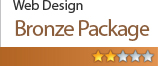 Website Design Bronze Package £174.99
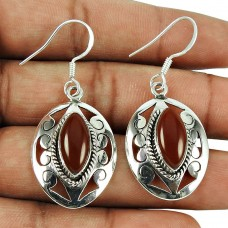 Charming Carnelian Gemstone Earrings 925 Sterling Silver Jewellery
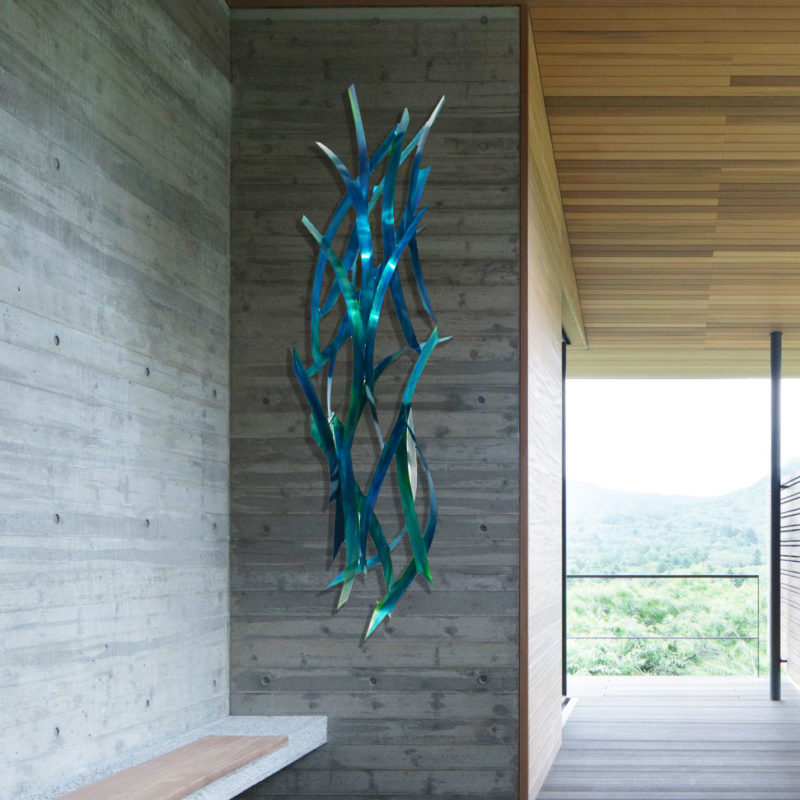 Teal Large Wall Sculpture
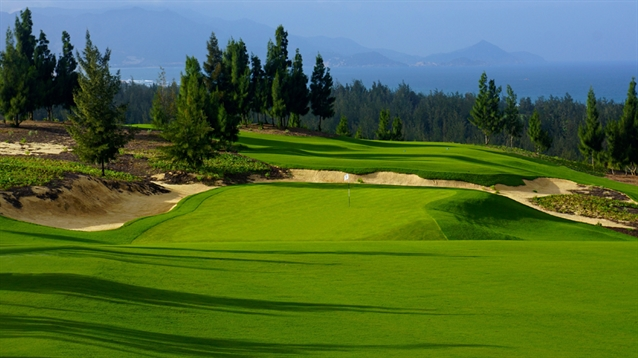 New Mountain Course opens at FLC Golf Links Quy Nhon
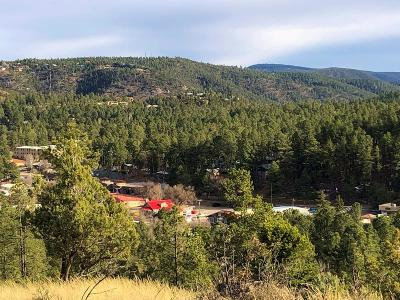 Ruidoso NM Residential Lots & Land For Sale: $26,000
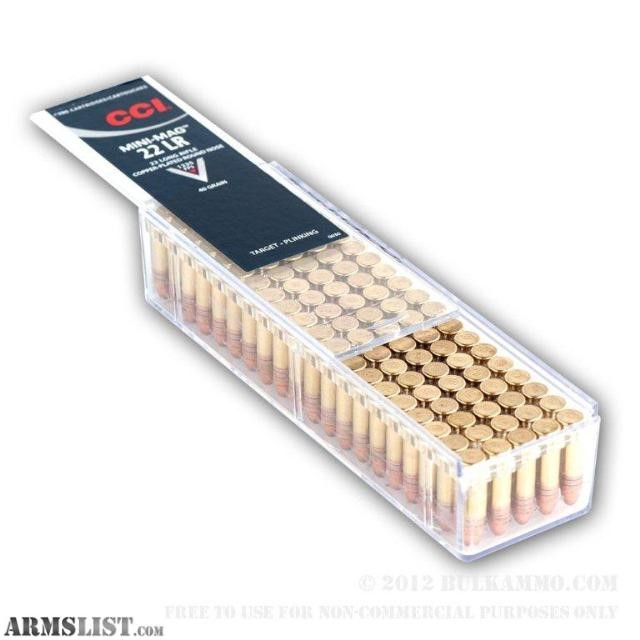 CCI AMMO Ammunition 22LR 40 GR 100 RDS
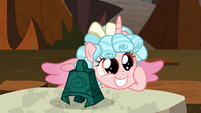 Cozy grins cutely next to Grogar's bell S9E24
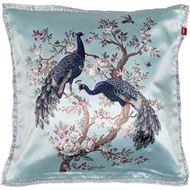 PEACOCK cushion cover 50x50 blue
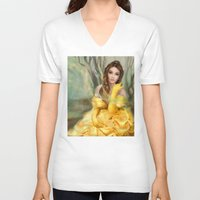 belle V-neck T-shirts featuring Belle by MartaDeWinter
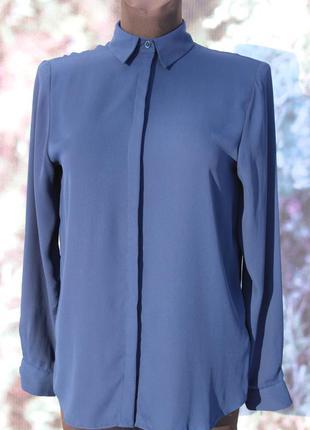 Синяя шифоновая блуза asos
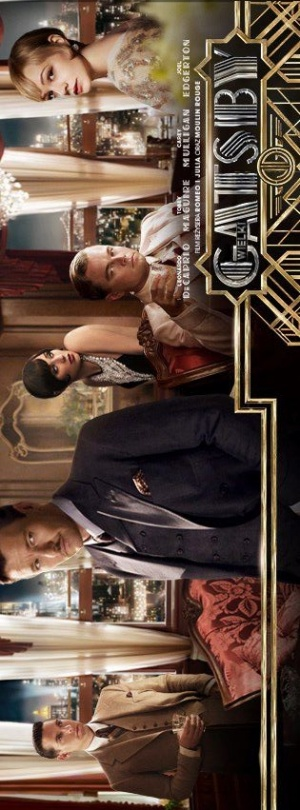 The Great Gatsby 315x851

------------------------

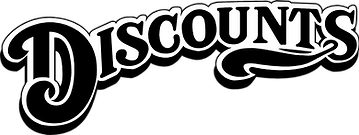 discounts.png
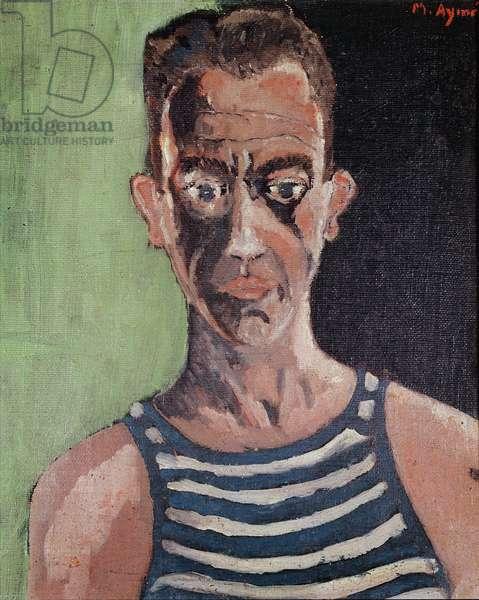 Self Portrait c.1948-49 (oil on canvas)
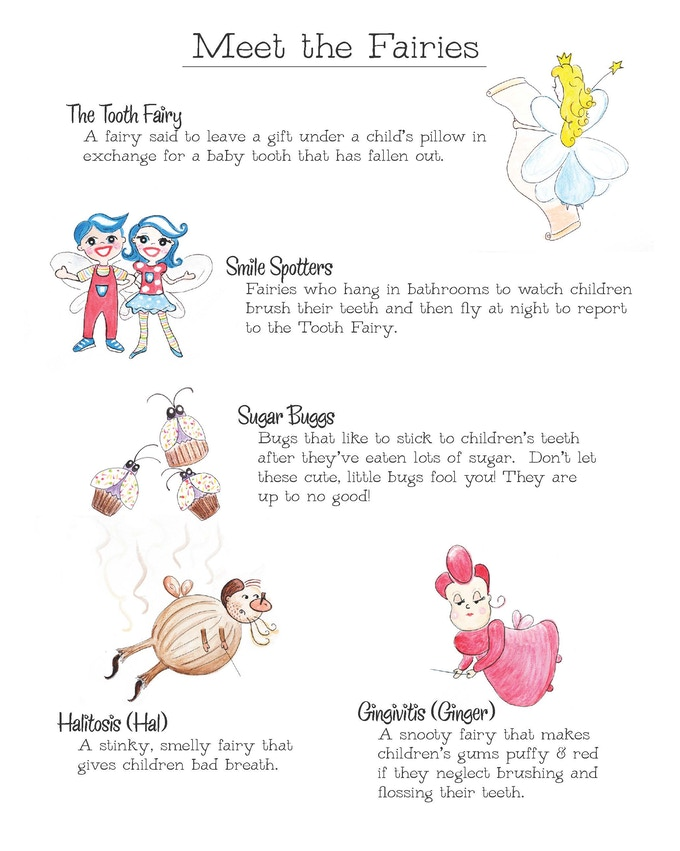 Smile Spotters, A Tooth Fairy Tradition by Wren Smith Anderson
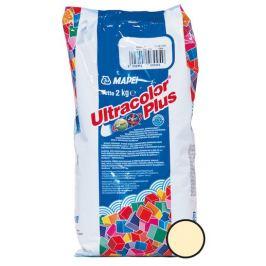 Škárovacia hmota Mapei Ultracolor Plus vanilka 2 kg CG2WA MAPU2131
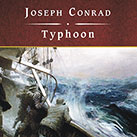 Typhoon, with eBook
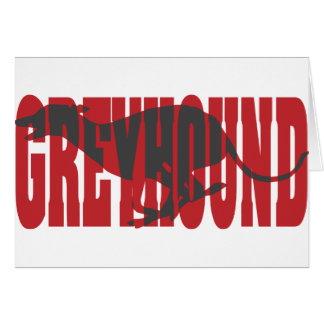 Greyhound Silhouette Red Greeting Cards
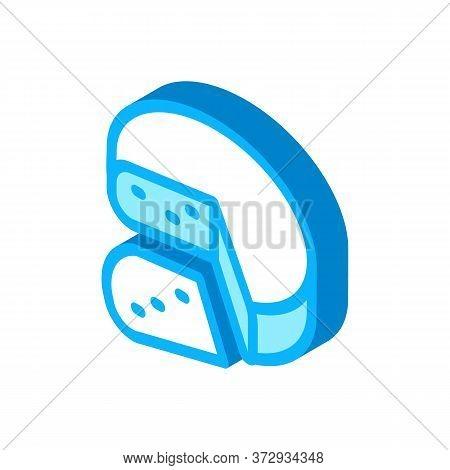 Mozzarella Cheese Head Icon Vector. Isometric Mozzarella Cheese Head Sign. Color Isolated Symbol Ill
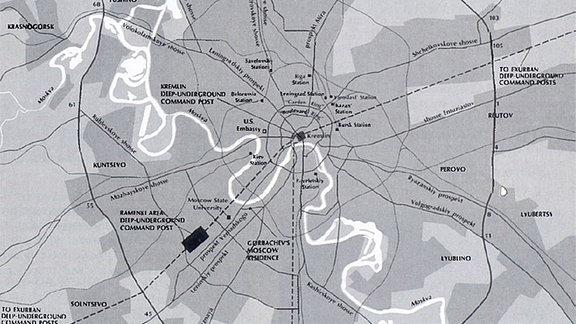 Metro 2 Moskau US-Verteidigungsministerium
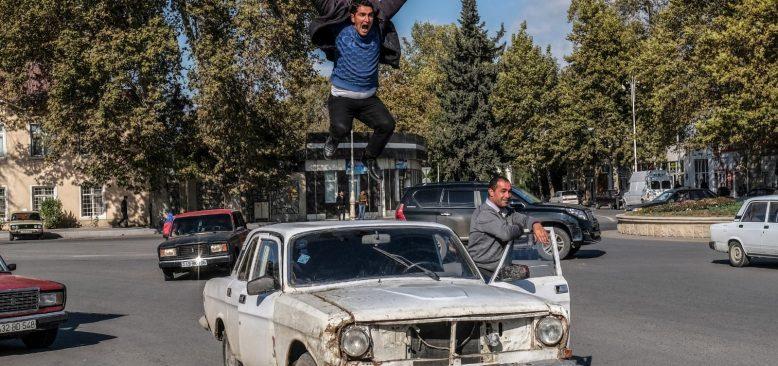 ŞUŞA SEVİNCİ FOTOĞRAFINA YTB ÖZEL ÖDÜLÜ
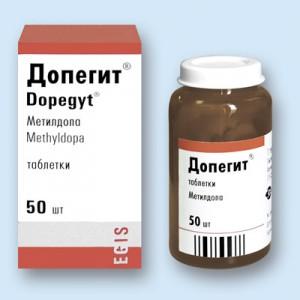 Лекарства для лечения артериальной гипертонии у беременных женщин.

------------------------

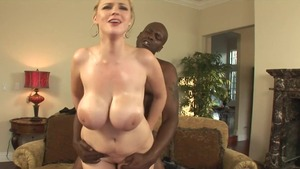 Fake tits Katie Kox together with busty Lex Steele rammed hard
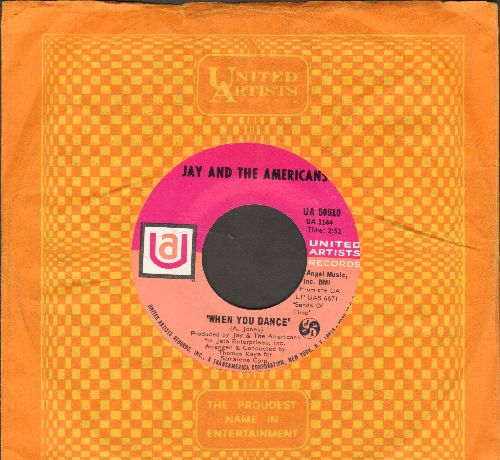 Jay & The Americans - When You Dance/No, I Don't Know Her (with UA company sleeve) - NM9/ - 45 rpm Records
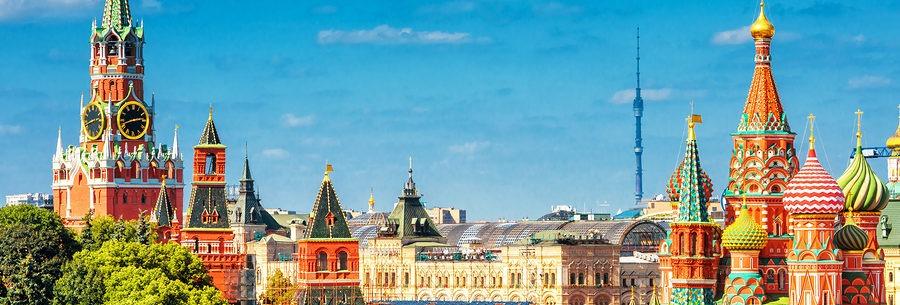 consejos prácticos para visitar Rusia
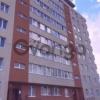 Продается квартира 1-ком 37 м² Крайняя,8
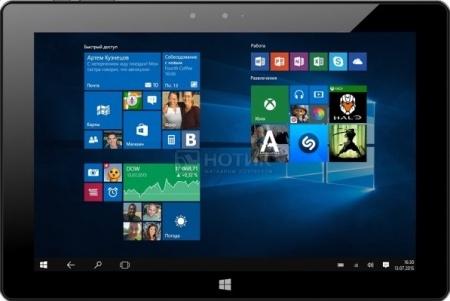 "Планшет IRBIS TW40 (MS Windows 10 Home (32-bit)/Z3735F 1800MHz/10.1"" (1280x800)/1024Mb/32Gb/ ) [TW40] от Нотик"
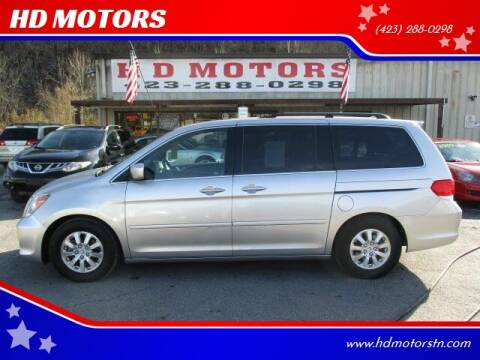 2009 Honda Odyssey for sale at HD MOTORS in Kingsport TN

------------------------

== WHAT YOU ARE ASKED TO DO ==
All lines above starting at the one with "Website Design Bronze Package £174.99" and ending at the one with "The Great Gatsby 315x851", inclusive, are to be printed again exactly, with the pictures left out.

== THE ANSWER ==
 Website Design Bronze Package £174.99
 Charming Carnelian Gemstone Earrings 925 Sterling Silver Jewellery
 Teal Large Wall Sculpture
 New Mountain Course opens at FLC Golf Links Quy Nhon
 Ruidoso NM Residential Lots & Land For Sale: $26,000
 CCI AMMO Ammunition 22LR 40 GR 100 RDS
 Cozy grins cutely next to Grogar's bell S9E24
 PEACOCK cushion cover 50x50 blue
 belle V-neck T-shirts featuring Belle by MartaDeWinter
 Синяя шифоновая блуза asos
 The Great Gatsby 315x851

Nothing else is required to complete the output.